▶ **EXERCISE INSTRUCTIONS**
Format everything from the line containing "Дава под наем" down to the line containing "Gulliver's Travels (Oliver Editions)" in the listing below as a Markdown table with the columns Row and Text. Number each line, skip any blank lines, and leave out the pictures.
==== MATERIAL TO PROCESS ====
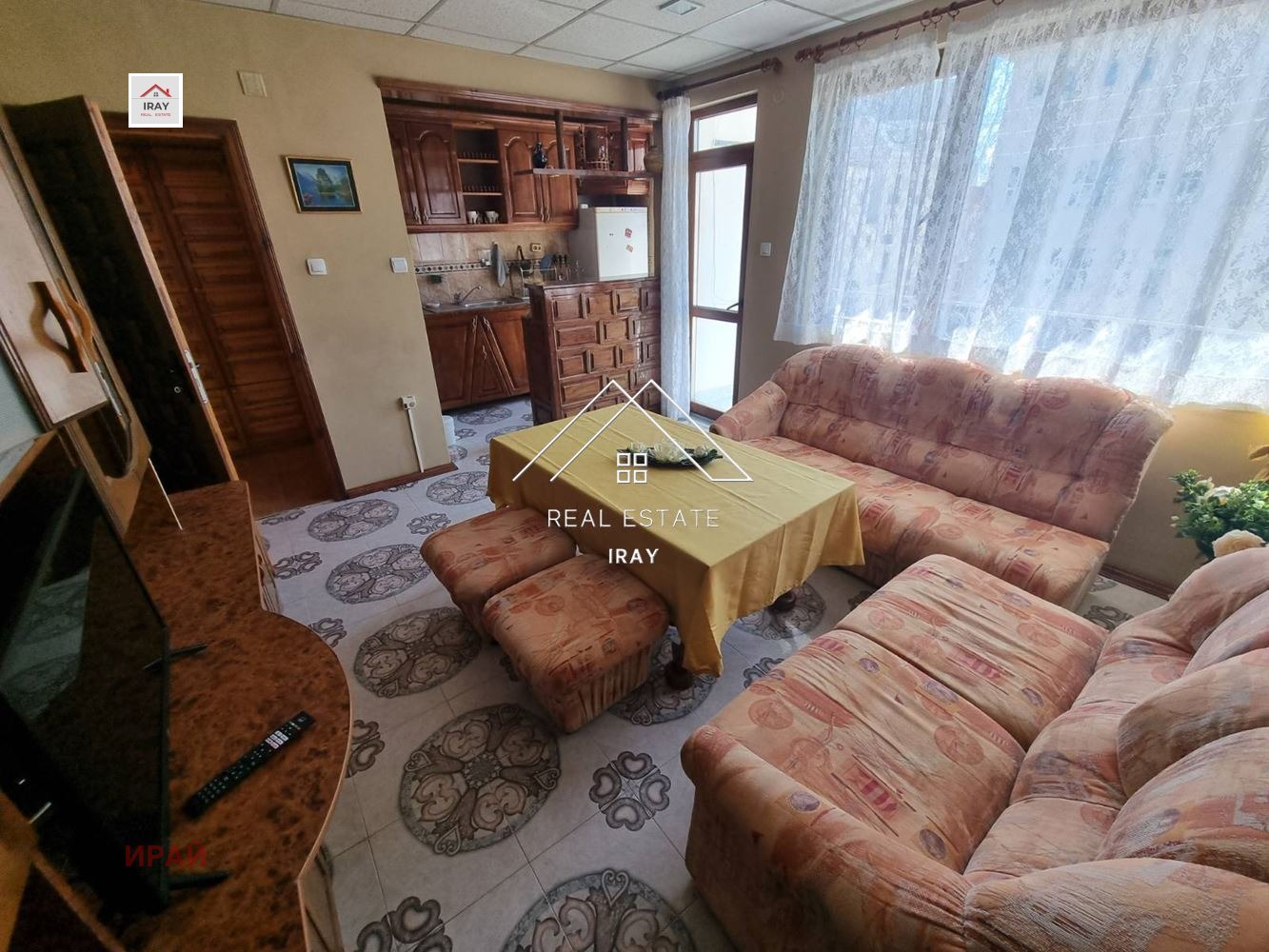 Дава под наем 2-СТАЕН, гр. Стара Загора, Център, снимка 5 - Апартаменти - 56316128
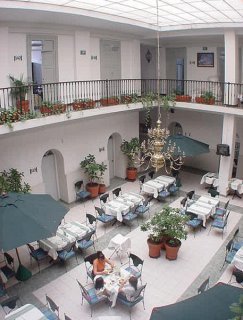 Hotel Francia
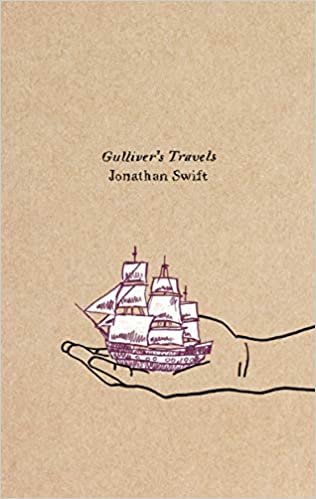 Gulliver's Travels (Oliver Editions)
====
==== MATERIAL TO PROCESS ====
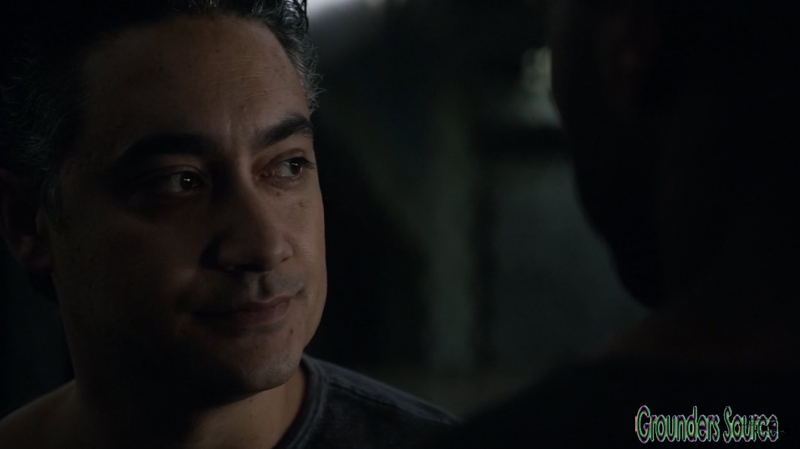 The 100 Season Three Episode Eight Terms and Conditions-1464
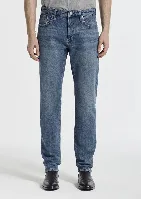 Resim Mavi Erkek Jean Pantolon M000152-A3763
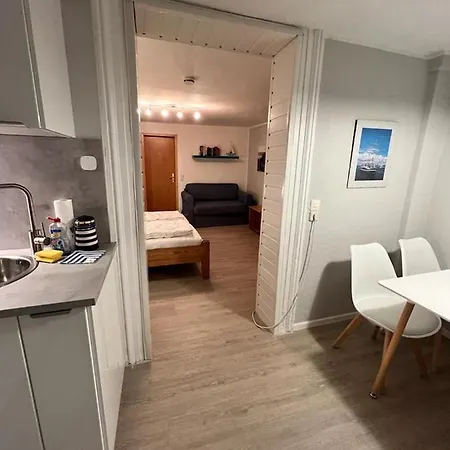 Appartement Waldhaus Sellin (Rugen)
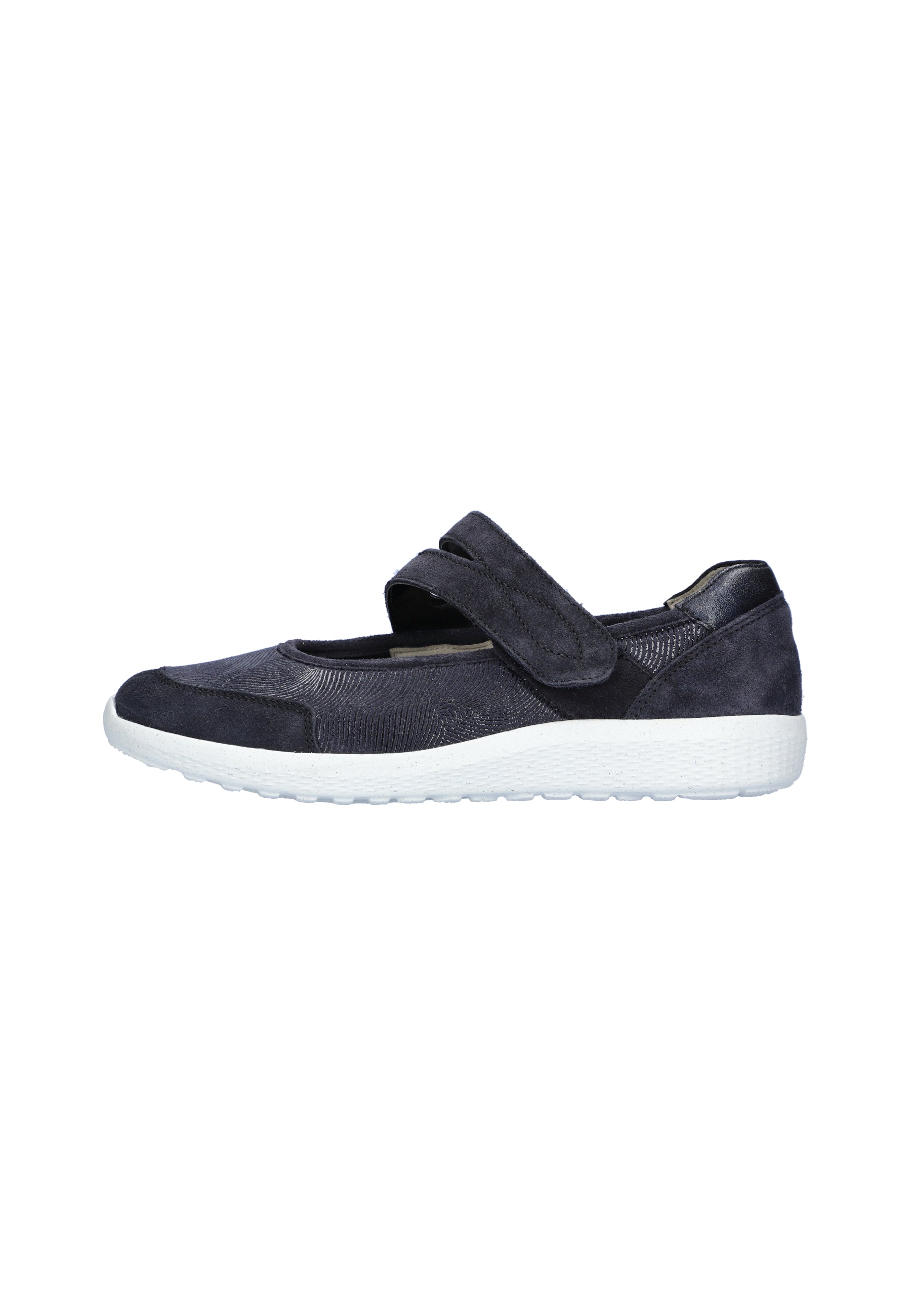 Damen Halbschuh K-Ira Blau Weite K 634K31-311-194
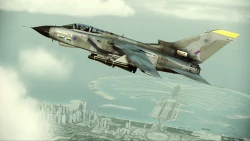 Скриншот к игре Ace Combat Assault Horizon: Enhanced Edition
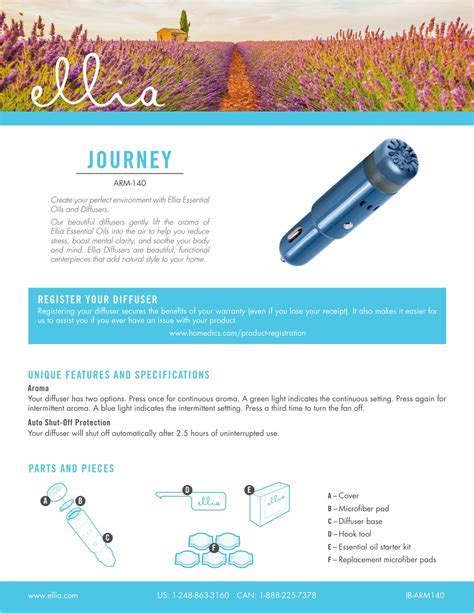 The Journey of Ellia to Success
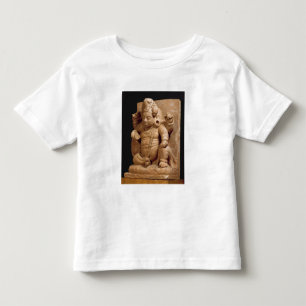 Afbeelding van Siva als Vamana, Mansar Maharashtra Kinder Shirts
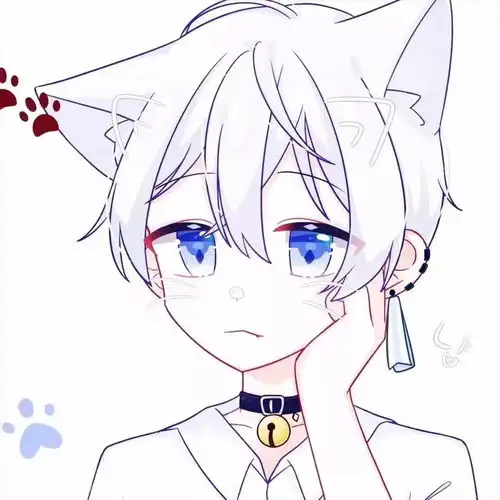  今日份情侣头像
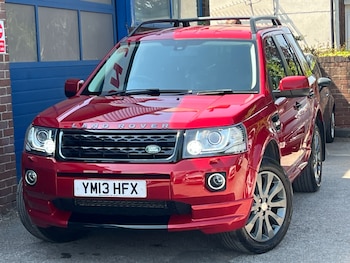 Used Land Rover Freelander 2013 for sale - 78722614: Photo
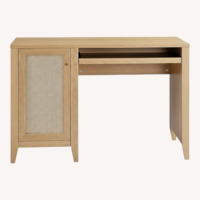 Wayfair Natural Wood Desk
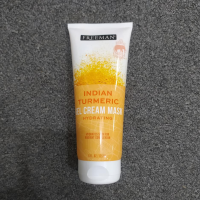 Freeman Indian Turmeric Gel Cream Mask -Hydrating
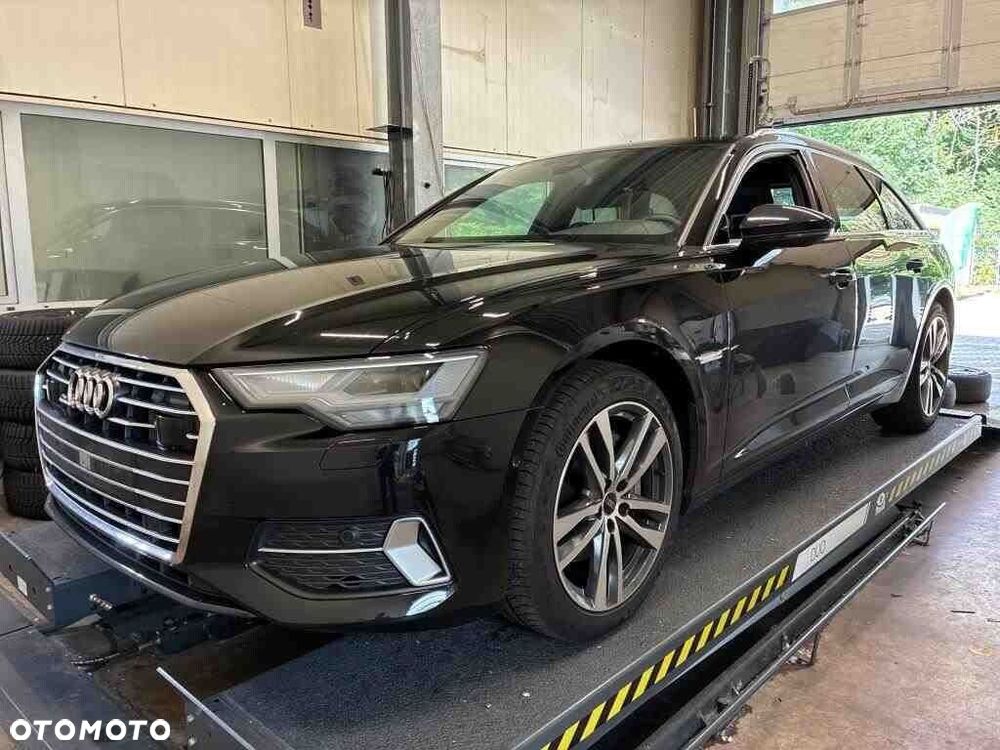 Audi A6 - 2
====
▶ **WRITTEN ANSWER**
| Row | Text |
|---|---|
| 1 |  Дава под наем 2-СТАЕН, гр. Стара Загора, Център, снимка 5 - Апартаменти - 56316128 |
| 2 |  Hotel Francia |
| 3 |  Gulliver's Travels (Oliver Editions) |